Un pays et une région comptant parmi les plus pauvres du monde et régulièrement victimes des éléments. C’est ici que la Commission finance un projet de préparation aux catastrophes naturelles mis en place par son partenaire, Concern, ONG irlandaise.

Vanna, Enel, Guivard et Mélilène, 4 des membres de Femmes Courage à l'école de Nan Jozen.
Vanna, Enel, Guivard et Mélilène, 4 des membres de Femmes Courage à l'école de Nan Jozen.
Photo : EC/ECHO/Susana Perez Diaz

Caton, coordonateur du projet pour Concern explique que l’une des composantes majeures de celui-ci est la sensibilisation de la population. « Les fêtes de village sont traditionnelles en Haïti, c’est un grand rassemblement communautaire et le passage d’une troupe de théâtre y est toujours bien accueilli. Nous avons tout de suite pensé que c’était un excellent moyen de sensibilisation. Nous avons entendu parler des Femmes Courage et avons décidé de leur demander leur aide. » continue Caton. « Nous les avons formées sur ce que c’est que la préparation aux catastrophes naturelles pour qu’elles connaissent la problématique à fond. Ensuite, elles ont écrit le scénario -que nous avons validé- monté la pièce et nous avons décidé avec elles des 10 dates de représentations qu’elles feraient à travers l’île. » Le projet finance leur formation complète ainsi que la logistique et un salaire pour chaque représentation.

Nan Jozen, à 30 km de la capitale de l'île, Anse à Galets, 1h30 en voiture, rendez-vous est pris avec Femmes Courage. « Nous avons commencé notre troupe en 2000 parce que nous voulions tenter quelque chose pour faire face au problème de toutes ces filles mères abandonnées par leur séducteur. Nous avons décidé de monter une pièce de théâtre, pour essayer de faire changer les mentalités. Au moment de choisir un nom pour notre troupe, nous nous sommes dit que pour tenir ce discours face aux hommes, il fallait du courage, nous avons donc adopté le nom de Femmes Courage. » raconte Vanna.

Cour de récréation de l'école de Nan Jozen
Cour de récréation de l'école de Nan Jozen.
Photo : EC/ECHO/Susana Perez Diaz

Et du courage, il leur en faut à ces 6 femmes, toutes professeurs à l’école de Nan Jozen.
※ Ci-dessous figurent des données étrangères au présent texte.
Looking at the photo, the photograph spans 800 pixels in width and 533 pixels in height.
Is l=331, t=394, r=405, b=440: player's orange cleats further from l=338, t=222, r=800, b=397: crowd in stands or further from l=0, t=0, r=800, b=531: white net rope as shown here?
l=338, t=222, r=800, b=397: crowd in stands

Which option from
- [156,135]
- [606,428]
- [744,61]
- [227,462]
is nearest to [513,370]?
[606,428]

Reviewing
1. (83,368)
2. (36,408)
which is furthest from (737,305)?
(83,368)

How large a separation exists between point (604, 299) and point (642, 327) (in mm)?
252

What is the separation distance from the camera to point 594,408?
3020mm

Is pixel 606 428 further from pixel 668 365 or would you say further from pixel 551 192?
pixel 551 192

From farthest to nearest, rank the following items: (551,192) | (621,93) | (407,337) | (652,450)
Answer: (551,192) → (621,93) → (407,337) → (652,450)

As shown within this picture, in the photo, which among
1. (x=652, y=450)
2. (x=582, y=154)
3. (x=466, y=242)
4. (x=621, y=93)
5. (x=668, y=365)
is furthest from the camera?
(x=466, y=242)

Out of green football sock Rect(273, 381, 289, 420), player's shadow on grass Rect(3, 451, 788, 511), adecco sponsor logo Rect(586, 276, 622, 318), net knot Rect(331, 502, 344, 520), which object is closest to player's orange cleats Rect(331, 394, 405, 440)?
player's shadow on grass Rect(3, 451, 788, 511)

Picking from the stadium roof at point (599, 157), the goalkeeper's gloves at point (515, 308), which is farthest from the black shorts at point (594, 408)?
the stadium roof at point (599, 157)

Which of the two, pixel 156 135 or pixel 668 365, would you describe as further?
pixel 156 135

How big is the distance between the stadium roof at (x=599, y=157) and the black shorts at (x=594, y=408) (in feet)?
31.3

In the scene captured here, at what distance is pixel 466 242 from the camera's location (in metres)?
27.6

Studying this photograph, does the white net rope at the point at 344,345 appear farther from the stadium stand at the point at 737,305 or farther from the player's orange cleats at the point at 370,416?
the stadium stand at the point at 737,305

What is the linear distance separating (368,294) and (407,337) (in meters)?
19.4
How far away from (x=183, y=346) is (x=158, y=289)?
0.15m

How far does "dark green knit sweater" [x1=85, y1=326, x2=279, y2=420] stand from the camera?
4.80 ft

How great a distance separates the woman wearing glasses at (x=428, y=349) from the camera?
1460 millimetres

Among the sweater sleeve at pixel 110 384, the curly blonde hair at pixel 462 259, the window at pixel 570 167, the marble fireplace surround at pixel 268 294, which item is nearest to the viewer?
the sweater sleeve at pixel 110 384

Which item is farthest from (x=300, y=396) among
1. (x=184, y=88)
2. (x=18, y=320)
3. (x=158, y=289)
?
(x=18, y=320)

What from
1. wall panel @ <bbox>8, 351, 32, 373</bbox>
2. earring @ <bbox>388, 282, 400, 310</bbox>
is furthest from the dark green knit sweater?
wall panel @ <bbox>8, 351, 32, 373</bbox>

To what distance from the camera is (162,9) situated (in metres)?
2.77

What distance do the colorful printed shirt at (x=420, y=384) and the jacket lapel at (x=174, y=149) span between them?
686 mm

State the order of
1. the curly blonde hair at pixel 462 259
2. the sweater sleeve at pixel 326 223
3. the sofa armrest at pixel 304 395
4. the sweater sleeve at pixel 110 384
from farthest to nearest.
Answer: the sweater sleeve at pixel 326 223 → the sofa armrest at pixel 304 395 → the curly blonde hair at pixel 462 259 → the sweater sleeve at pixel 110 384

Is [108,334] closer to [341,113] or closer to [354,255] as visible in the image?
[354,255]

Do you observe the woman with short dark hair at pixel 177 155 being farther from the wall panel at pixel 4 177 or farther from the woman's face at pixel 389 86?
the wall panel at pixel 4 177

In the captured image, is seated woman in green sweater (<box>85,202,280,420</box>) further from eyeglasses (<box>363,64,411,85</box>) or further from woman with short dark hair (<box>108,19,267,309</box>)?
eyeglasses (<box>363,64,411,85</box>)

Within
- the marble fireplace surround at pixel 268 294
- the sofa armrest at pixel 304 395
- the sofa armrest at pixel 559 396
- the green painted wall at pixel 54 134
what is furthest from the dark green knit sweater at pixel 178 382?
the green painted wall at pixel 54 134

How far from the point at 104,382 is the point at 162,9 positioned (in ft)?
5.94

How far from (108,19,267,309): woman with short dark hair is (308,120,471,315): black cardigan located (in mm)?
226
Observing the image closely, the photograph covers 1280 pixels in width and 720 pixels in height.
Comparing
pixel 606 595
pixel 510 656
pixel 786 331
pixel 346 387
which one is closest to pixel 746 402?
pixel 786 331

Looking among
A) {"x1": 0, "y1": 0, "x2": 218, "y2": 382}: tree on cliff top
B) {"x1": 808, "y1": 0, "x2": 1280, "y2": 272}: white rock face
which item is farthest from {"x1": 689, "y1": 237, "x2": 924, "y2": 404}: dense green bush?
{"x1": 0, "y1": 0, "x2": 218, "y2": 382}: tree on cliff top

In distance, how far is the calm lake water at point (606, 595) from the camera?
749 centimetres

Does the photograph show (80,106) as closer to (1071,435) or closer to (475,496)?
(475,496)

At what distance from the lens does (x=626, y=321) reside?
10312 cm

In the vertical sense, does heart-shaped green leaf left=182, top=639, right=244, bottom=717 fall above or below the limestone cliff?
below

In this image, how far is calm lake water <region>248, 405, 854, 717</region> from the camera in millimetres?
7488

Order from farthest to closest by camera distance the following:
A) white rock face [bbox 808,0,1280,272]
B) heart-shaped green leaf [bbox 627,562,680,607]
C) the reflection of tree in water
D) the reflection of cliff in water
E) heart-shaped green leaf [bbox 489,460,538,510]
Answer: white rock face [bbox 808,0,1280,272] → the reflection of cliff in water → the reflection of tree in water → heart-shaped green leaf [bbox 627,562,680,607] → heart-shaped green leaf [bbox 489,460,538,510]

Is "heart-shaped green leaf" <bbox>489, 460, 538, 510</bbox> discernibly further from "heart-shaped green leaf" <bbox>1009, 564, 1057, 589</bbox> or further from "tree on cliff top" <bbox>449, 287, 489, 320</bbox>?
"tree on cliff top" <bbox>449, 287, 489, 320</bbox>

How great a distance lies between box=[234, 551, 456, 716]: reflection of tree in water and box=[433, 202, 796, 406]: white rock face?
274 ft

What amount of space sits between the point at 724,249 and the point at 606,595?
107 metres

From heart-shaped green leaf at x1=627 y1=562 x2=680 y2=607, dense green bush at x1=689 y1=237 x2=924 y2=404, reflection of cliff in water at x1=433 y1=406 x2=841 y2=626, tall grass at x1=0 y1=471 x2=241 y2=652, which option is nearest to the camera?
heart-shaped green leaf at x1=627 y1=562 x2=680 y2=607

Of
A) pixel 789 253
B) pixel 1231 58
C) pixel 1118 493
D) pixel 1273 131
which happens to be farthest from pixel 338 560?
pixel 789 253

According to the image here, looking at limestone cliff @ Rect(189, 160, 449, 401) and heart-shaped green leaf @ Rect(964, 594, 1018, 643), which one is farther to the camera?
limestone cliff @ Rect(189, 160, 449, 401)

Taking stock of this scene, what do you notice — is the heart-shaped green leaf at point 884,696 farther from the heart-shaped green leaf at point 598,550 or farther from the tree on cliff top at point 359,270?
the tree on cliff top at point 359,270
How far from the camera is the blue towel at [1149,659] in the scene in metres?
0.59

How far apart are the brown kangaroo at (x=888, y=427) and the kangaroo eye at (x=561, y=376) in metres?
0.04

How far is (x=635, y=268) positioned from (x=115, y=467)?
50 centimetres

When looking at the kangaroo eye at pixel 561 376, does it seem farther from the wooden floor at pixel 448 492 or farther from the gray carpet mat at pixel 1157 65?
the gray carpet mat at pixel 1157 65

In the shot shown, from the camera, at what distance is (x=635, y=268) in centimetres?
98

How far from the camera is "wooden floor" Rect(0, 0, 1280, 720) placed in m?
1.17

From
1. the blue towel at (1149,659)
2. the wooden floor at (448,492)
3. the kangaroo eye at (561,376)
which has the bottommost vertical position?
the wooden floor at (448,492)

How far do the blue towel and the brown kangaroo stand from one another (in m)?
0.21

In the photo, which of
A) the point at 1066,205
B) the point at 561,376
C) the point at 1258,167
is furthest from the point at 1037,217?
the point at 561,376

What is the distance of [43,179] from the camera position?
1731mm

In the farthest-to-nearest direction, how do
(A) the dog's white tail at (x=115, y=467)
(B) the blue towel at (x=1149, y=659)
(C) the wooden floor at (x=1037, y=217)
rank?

Mariées et avec des enfants pour la plupart, elles cumulent leur vie de famille avec leur travail d’enseignante, l’écriture, les répétitions, la logistique et les représentations. Un travail de tous les jours, samedi et dimanche compris.

Lorsqu'on parle avec elles de ce nouveau défi avec Concern, on se rend compte qu'effectivement, elles connaissent le thème de la préparation aux catastrophes à fond. « Nous leur montrons des choses aussi simples que comment mettre leurs documents importants à l’abri. » explique Vanna. « Nous avons eu une représentation le jour avant le passage du cyclone Ernesto et nous avons appris que, grâce à notre pièce, la communauté avait évacué le bétail de la ravine avant l’inondation, ce qui a permis de sauver leurs maigres biens. »

Quand la préparation aux catastrophes naturelles permet non seulement de sauver des vies humaines mais, également, de préserver les biens de la communauté, elle permet à celle-ci d'avancer, sans devoir perpétuellement tout recommencer à zéro à chaque cyclone ou chaque inondation. Le cycle de la fatalité est rompu, enfin!

Depuis 2002, ECHO a alloué plus de 13 millions d’euros pour l’aide humanitaire et la préparation aux catastrophes naturelles en Haïti.